Grève en perspective

Grève en perspective

JEAN-CLAUDE MAILLY DÉNONCE L’AUSTÉRITÉ ET APPELLE À L’ACTION POUR LE 18 MARS


Salaires, emploi, service public... les raisons de se mobiliser ne manquent pas.
 

Jean-Claude Mailly a rappelé qu’un an plus tôt, la Confédération tenait, dans la même halle Freyssinet, un meeting de solidarité contre l’austérité européenne avec des syndica-listes belges, espagnols et grecs. Malheureusement, ces douze derniers mois la politique menée a aggravé les effets délétères pour l’emploi, la croissance, les salaires, le creusement des inégalités et la remise en cause du service public républicain. Ainsi, des dizaines d’années de progrès et d’acquis sociaux se sont évaporés, notamment pour les peuples grecs, portugais ou espagnols.

FAIRE DE CE 18 MARS UNE JOURNÉE DE GRÈVE INTERPROFESSIONNELLE

La Troïka comme les marchés financiers exigent toujours davantage de dérégulations, de réformes structurelles, de baisses des salaires. Ce sont donc les travailleurs qui, à nouveau, sont contraints de renflouer le capital. Dénonçant cette logique d’abaissement, intolérable et suicidaire, Jean-Claude Mailly a rappelé qu’en France, elle prend dorénavant la forme du «socialisme de l’offre», et que cette logique porte un nom: le dumping social.

La Confédération rappelait, il y a un an, que «l’austérité était triplement suicidaire: socialement, économiquement et démocratiquement». Aujourd’hui, sur le plan économique, la croissance est faible voire quasi nulle. Sur le plan social, les salariés attendent toujours le changement promis, et sur le plan démocratique, les mouvements politiques de rejet de l’autre prennent racine. C’est le résultat concret de la logique néolibérale de la construction européenne.

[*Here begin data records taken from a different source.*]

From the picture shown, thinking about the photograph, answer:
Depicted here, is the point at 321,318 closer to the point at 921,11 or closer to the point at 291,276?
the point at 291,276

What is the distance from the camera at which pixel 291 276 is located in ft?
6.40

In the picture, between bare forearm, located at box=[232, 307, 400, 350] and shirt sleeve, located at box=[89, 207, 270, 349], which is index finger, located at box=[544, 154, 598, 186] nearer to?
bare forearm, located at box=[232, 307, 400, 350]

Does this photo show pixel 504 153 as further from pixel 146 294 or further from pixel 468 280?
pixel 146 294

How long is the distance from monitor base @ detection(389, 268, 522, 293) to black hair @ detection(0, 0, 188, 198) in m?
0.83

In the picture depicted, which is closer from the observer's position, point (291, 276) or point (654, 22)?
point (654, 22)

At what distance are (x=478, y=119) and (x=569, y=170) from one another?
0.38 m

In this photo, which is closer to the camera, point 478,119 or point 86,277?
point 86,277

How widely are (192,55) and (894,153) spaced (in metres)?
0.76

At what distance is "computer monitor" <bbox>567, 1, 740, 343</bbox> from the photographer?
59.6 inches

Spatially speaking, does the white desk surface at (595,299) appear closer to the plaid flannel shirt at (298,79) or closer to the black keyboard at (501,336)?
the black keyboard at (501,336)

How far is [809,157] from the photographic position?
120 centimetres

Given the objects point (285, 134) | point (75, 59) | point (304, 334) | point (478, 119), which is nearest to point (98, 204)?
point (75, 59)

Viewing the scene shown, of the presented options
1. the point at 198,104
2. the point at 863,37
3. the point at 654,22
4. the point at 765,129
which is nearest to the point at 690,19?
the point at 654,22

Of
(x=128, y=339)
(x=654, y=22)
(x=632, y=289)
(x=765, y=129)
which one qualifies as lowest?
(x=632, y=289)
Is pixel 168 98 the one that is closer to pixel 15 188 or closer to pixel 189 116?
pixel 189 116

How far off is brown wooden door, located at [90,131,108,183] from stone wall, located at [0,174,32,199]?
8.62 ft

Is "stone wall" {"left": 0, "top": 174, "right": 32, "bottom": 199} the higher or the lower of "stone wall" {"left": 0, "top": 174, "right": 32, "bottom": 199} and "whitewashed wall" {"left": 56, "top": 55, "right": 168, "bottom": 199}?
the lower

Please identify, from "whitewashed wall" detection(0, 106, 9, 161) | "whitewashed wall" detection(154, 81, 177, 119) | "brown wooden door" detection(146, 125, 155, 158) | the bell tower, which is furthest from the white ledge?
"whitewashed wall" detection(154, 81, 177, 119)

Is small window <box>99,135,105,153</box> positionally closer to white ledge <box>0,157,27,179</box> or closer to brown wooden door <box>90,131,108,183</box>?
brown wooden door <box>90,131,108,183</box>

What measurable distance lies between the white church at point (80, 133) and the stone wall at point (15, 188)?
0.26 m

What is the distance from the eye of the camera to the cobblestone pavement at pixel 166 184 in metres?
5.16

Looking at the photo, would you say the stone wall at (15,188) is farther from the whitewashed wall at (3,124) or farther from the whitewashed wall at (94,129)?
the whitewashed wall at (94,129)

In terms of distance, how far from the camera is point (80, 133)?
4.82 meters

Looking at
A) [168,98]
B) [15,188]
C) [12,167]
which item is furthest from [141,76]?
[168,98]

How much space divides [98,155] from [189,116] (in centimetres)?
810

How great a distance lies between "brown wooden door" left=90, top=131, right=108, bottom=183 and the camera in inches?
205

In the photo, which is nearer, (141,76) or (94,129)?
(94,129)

Pour lutter contre cette logique, une manifestation ou une interpellation n’y suffiront pas. C’est pourquoi le mot d’ordre de la journée du 29 janvier était «combattre l’austérité, une urgence sociale et démocratique».

Pour FO, le combat contre l’austérité doit être mené à tous les niveaux. Au niveau européen tout d’abord; comme d’autres organisations syndicales de toute l’Europe, la CES s’est prononcée contre le pacte budgétaire européen et milite pour une politique européenne ambitieuse de relance. Ainsi, «l’Europe ne doit plus être facteur de contraintes ou de sanctions, mais de progrès social», a rappelé le Secrétaire général. La directive détachement en est une illustration: la révision de cette directive est insuffisante car ce qui prime encore dans cette directive, c’est la liberté de prestation de services et non les conditions sociales des travailleurs européens.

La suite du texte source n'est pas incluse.